Thursday, February 09, 2006

So I had a job interview today, I don't like them much. I spose I don't know anyone who really doess, but I REALLY don't like them. This one was ok, I guess, although you don't really know how you go until you get the result. I was trying to approach this attitude with a different attitude, one where it doesn't mean absolutely everything to me if I don't get the job.

I have worship band practice tonight. I am a bit unenthusiastic, as I am not sure if I will continue with it. I have SO much on at the moment and I don't want to be spread so thin that I can't put in my best in what I'm doing. It's hard because I would like to do so much, yet in reality I can't fit it all in. It will be difficult but I thin kI will have to cut back on things and stop doing some things to make time to do other things well. By the end of last year I was just so worn out and had become very tired, which left me feeling unwell.

So, worship band may just have to be one of those things to go when it comes to the crunch. The problem is when you take on a role at the church there is not very often someone to take over if you stop. We have a lot of people in our church yet we are really struggling for people to help out. We have a great children's music program running at our church and really need more volunteers but no one is putting up their hand to help. In turn those of us who want to see these things happen are left picking up all the extra pieces. We are facing the same problem with our op shop.

Don't get me wrong I know the struggles of being a volunteer, I have been one for years! I guess that's a problem I am facing now, I have to find a balance between paid work and the volunteer work I do. That's why I am considering what I have to stop.

Monday, February 06, 2006

a strange thing...

I was on the train this afternoon on my way home from work. A lady sitting next to me stopped before she got off and handed me a piece of paper she had ripped out of her bood and folded up. She said, "I wrote something for you..." I looked at her strangely, and she said "use it as a bookmark." I was perplexed. I sat in the train holding the paper wondering what had just happened. Had she merely dumped her rubbish on me? maybe, but she had deliberately ripped it out of her book. Was she sharing her poetry? maybe. Was it something else? maybe. What it puzzled me.

As the train left the station I unfolded the paper and read it, "you must leave this place the cover of your birth and the sheen of the sun in a settled paper scrap." To me, this makes no sense, just ramblings. Yet it took up my thinking for the next few stations until I got off the train.


Strange yet curious.

I've just returned from Youth Workers conference.
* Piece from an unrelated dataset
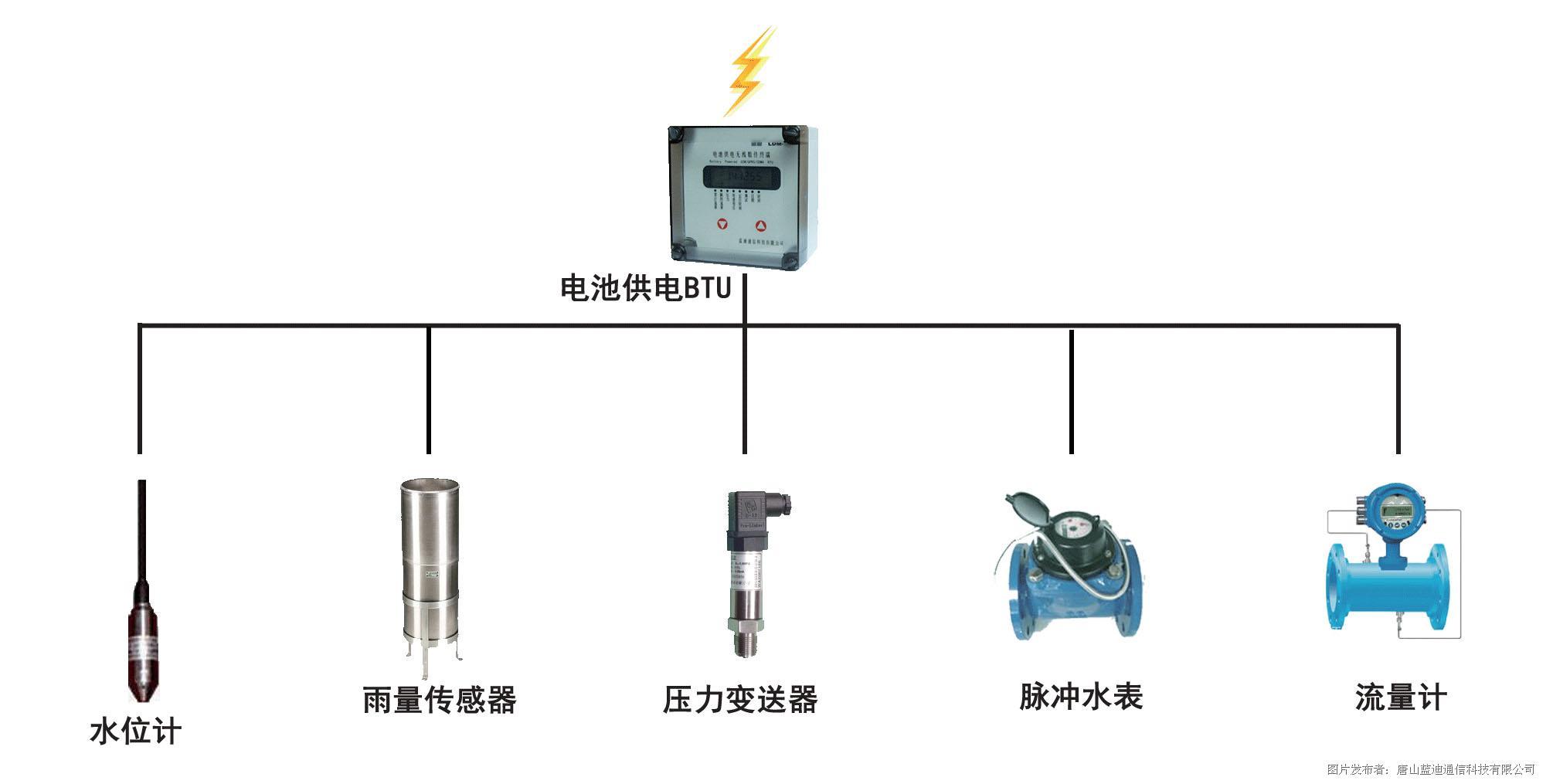 電池供電遙測終端(BTU)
It was a good conference, we heard from Ridley lecturer Dave Fuller. One topic he spoke on was the importance of character in the youth worker. Part of this was balancing the tension of being in a culture whilst being set apart. It is something that is a constant challenge for me and has been for some time. I have particularly noticed this since returning from Inida. India was a huge challenge to my lifestyle and made some of the convictions that I felt previously very real.

Our culture is fully submersed in comforts and fulfilling wants, meanwhile others go without essential needs. It is a challenge for me, as a Christian, and particularly as a Salvationist, to live a life that meets my needs but doesn't become excessive. We have become so used to comforts that it is hard to see where to draw the line between what is "want" and what is "need". It is all too easy to justify the things I want.

Then there are times when becoming part of the culture is so vital, I was reading about when Tucker was sent by the Salvation Army to India. Tucker required all his soliders to embrace the life of the outcasts lived, to wear the clothes and bare feet and sleep on the floor. There are times when becoming part of the culture is neccesary for effective mission.